On Thu, Mar 28, 2024 at 03:36:28PM +0800, kernel test robot wrote:
> compiler: clang-17
> test machine: qemu-system-x86_64 -enable-kvm -cpu SandyBridge -smp 2 -m 16G
> 
> (please refer to attached dmesg/kmsg for entire log/backtrace)
> 
> 
> 
> If you fix the issue in a separate patch/commit (i.e. not just a new version of
> the same patch/commit), kindly add following tags
> | Reported-by: kernel test robot <oliver.sang@intel.com>
> | Closes: https://lore.kernel.org/oe-lkp/202403281553.79f5a16f-lkp@intel.com
> 
> 
> [   25.175767][  T670] VFS: Warning: trinity-c2 using old stat() call. Recompile your binary.
> [   25.245597][  T669] general protection fault: 0000 [#1] PREEMPT SMP
> [   25.246417][  T669] CPU: 1 PID: 669 Comm: trinity-c1 Not tainted 6.8.0-rc5-00004-g6613d82e617d #1 85a4928d2e6b42899c3861e57e26bdc646c4c5f9
> [   25.247743][  T669] Hardware name: QEMU Standard PC (i440FX + PIIX, 1996), BIOS 1.16.2-debian-1.16.2-1 04/01/2014
> [ 25.248865][ T669] EIP: restore_all_switch_stack (kbuild/src/consumer/arch/x86/entry/entry_32.S:957) 
> [ 25.249510][ T669] Code: 4c 24 10 36 89 48 fc 8b 4c 24 0c 81 e1 ff ff 00 00 36 89 48 f8 8b 4c 24 08 36 89 48 f4 8b 4c 24 04 36 89 48 f0 59 8d 60 f0 58 <0f> 00 2d 00 94 d5 c1 cf 6a 00 68 88 6b d4 c1 eb 00 fc 0f a0 50 b8
> All code
> ========
>    0:	4c 24 10             	rex.WR and $0x10,%al
>    3:	36 89 48 fc          	ss mov %ecx,-0x4(%rax)
>    7:	8b 4c 24 0c          	mov    0xc(%rsp),%ecx
>    b:	81 e1 ff ff 00 00    	and    $0xffff,%ecx
>   11:	36 89 48 f8          	ss mov %ecx,-0x8(%rax)
>   15:	8b 4c 24 08          	mov    0x8(%rsp),%ecx
>   19:	36 89 48 f4          	ss mov %ecx,-0xc(%rax)
>   1d:	8b 4c 24 04          	mov    0x4(%rsp),%ecx
>   21:	36 89 48 f0          	ss mov %ecx,-0x10(%rax)
>   25:	59                   	pop    %rcx
>   26:	8d 60 f0             	lea    -0x10(%rax),%esp
>   29:	58                   	pop    %rax
>   2a:*	0f 00 2d 00 94 d5 c1 	verw   -0x3e2a6c00(%rip)        # 0xffffffffc1d59431		<-- trapping instruction

This is due to 64-bit addressing with CONFIG_X86_32=y on clang.

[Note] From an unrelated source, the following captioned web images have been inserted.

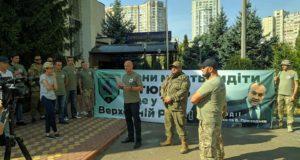 """""""Об'єднання Добровольців"""" проти ТОП-корупціонерів"""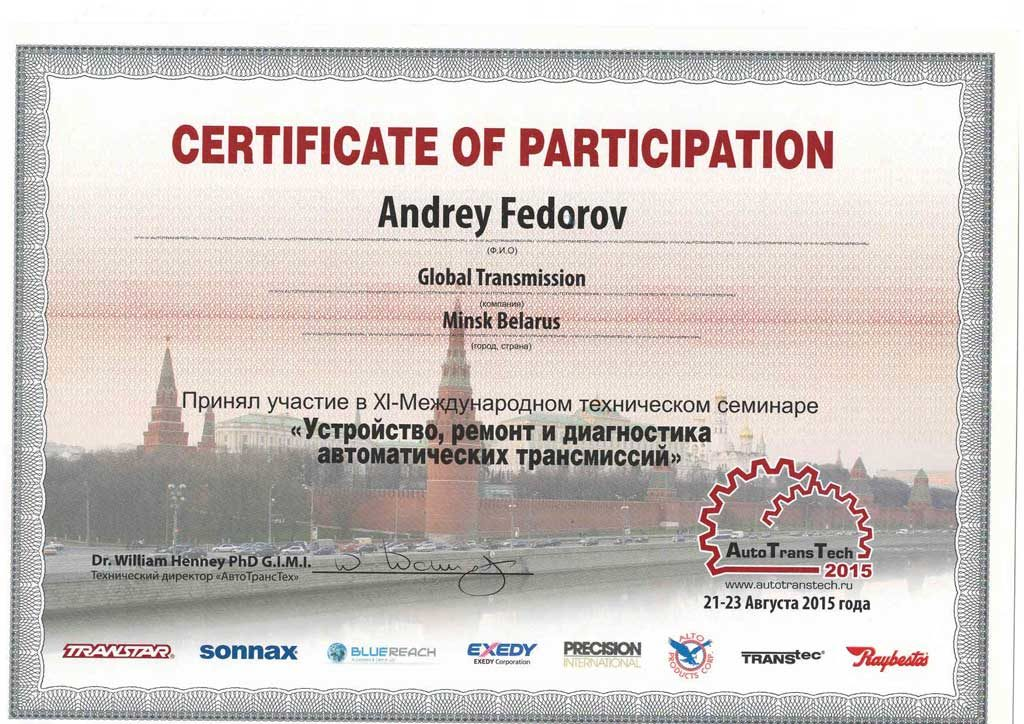 сертификат GlobalTrans.by (Андрей Федоров) 2015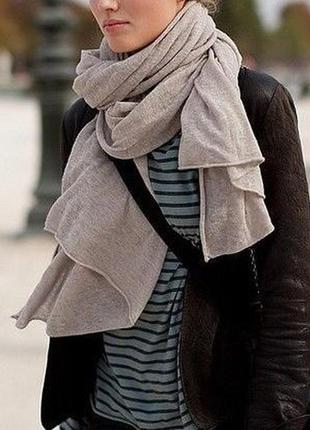 Трикотажний довгий,широкий шарф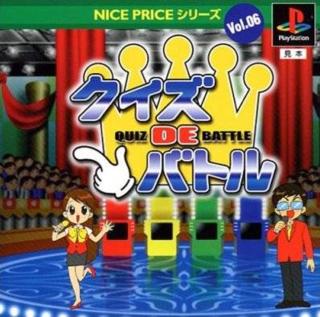 Nice Price Series Vol. 06: Quiz de Battle
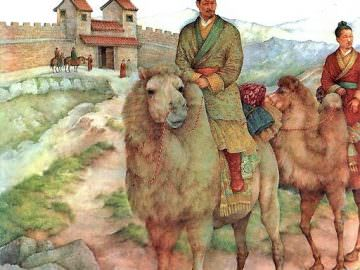 Верблюжий караван
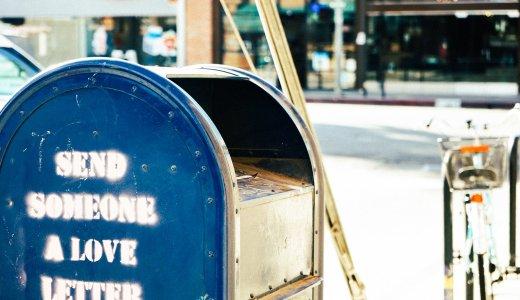 郵便局の仕事内容のきつい所まとめ。向いていないなら辞めておけ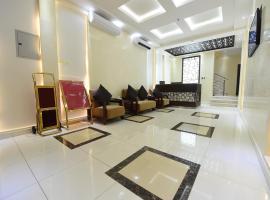 Al Ebreez Palace 2 ApartHotel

I haven't tried with clang, but I don't see this happening with gcc-11:

	entry_INT80_32:
	...
	<+446>:   mov    0x4(%esp),%ecx
	<+450>:   mov    %ecx,%ss:-0x10(%eax)
	<+454>:   pop    %ecx
	<+455>:   lea    -0x10(%eax),%esp
	<+458>:   pop    %eax
	<+459>:   verw   0xc1d5c700              <----------
	<+466>:   iret

>   31:	cf                   	iret
>   32:	6a 00                	push   $0x0
>   34:	68 88 6b d4 c1       	push   $0xffffffffc1d46b88
>   39:	eb 00                	jmp    0x3b
...

The config has CONFIG_X86_32=y, but it is possible that in 32-bit build
with clang, 64-bit mode expansion of "VERW (_ASM_RIP(addr))" is getting
used i.e. __ASM_FORM_RAW(b) below:

  file: arch/x86/include/asm/asm.h
  ...
  #ifndef __x86_64__
  /* 32 bit */
  # define __ASM_SEL(a,b)         __ASM_FORM(a)
  # define __ASM_SEL_RAW(a,b)     __ASM_FORM_RAW(a)
  #else
  /* 64 bit */
  # define __ASM_SEL(a,b)         __ASM_FORM(b)
  # define __ASM_SEL_RAW(a,b)     __ASM_FORM_RAW(b)   <--------
  #endif
  ...
  /* Adds a (%rip) suffix on 64 bits only; for immediate memory references */
  #define _ASM_RIP(x)     __ASM_SEL_RAW(x, x (__ASM_REGPFX rip))

Possibly __x86_64__ is being defined with clang even when CONFIG_X86_32=y.

I am not sure about current level of 32-bit mode support in clang. This
seems inconclusive:

  https://discourse.llvm.org/t/x86-32-bit-testing/65480

Does anyone care about 32-bit mode builds with clang?

^ permalink raw reply	[flat|nested] 4+ messages in thread

* Re: [linus:master] [x86/bugs] 6613d82e61: general_protection_fault:#[##]
  2024-03-28 21:17 ` Pawan Gupta
@ 2024-04-14  6:41   ` Linux regression tracking (Thorsten Leemhuis)
  2024-04-17 18:54     ` Pawan Gupta
  0 siblings, 1 reply; 4+ messages in thread
From: Linux regression tracking (Thorsten Leemhuis) @ 2024-04-14  6:41 UTC (permalink / raw
  To: Pawan Gupta
  Cc: oe-lkp, lkp, linux-kernel, Dave Hansen, kvm,
	Linux kernel regressions list, kernel test robot

Hi, Thorsten here, the Linux kernel's regression tracker.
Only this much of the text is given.